Problem to work on: Look through the entries below and copy exactly the part that begins with the line containing "Snacks for Smart Babies Infant Bodysuit" and ends with the line containing "CES 2010: ASUS". Do not copy the pictures.

Record extracts:
============
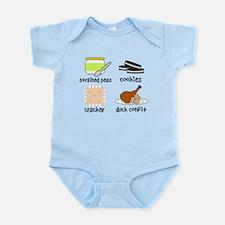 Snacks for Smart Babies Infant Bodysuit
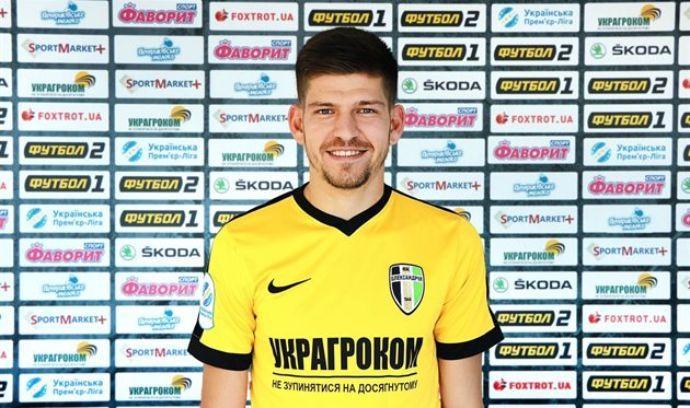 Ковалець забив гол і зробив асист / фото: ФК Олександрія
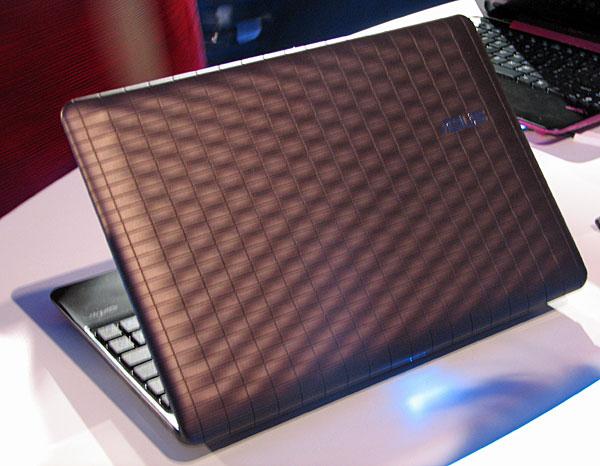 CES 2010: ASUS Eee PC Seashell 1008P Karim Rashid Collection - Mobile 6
============
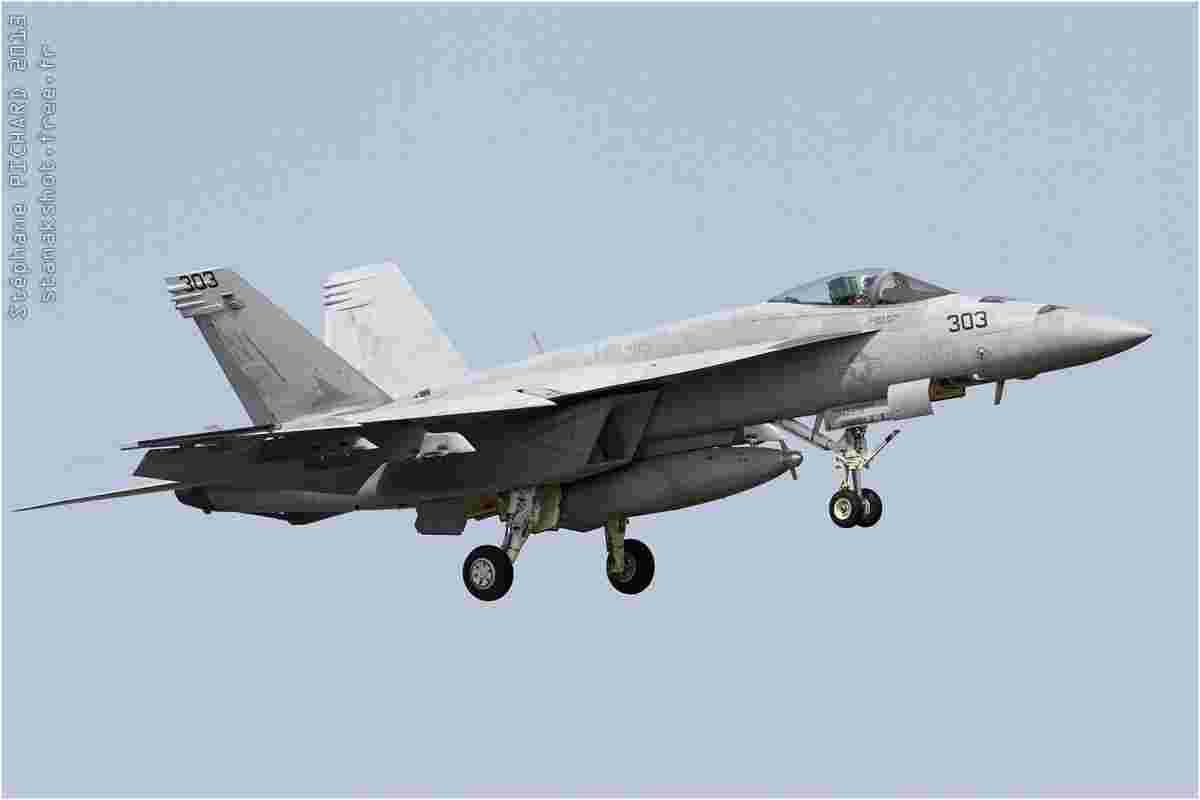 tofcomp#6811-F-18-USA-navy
============
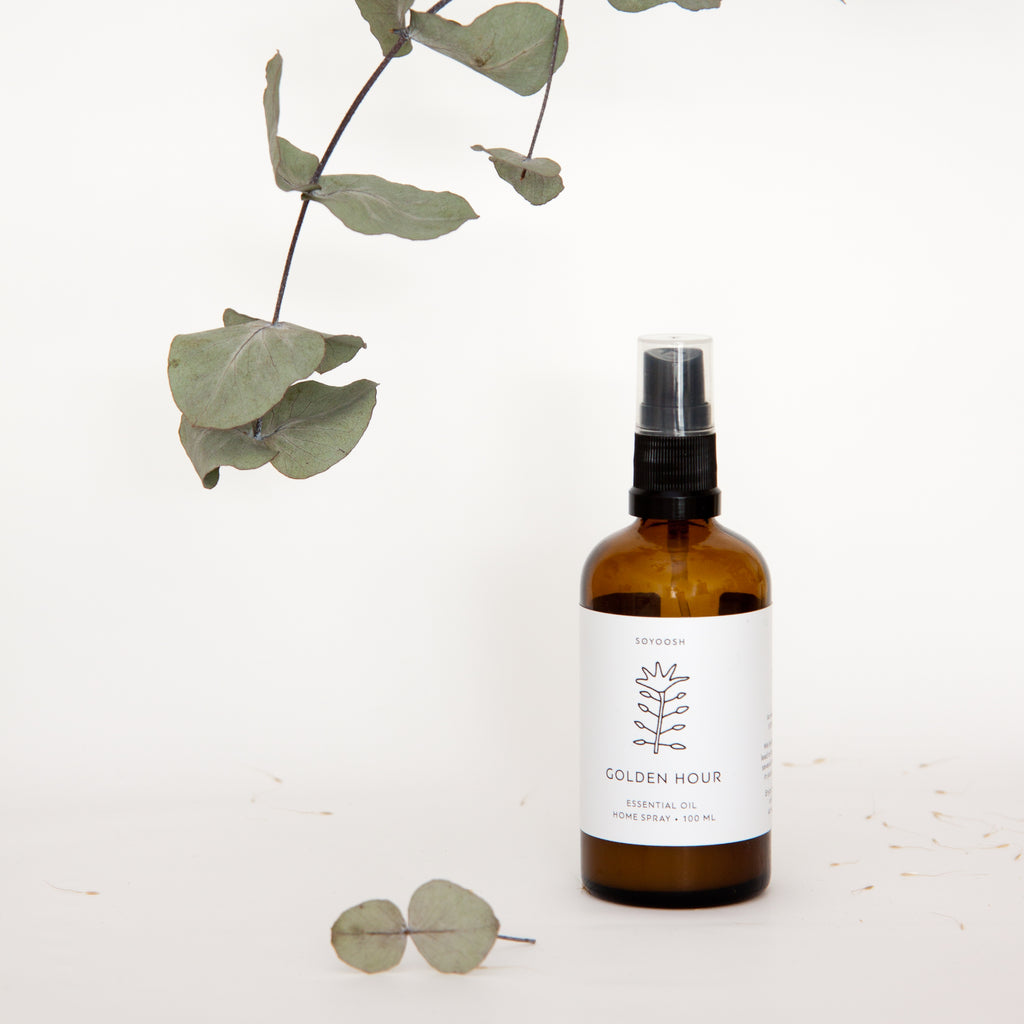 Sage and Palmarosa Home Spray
============
Output for this exercise:
 Snacks for Smart Babies Infant Bodysuit
 Ковалець забив гол і зробив асист / фото: ФК Олександрія
 CES 2010: ASUS Eee PC Seashell 1008P Karim Rashid Collection - Mobile 6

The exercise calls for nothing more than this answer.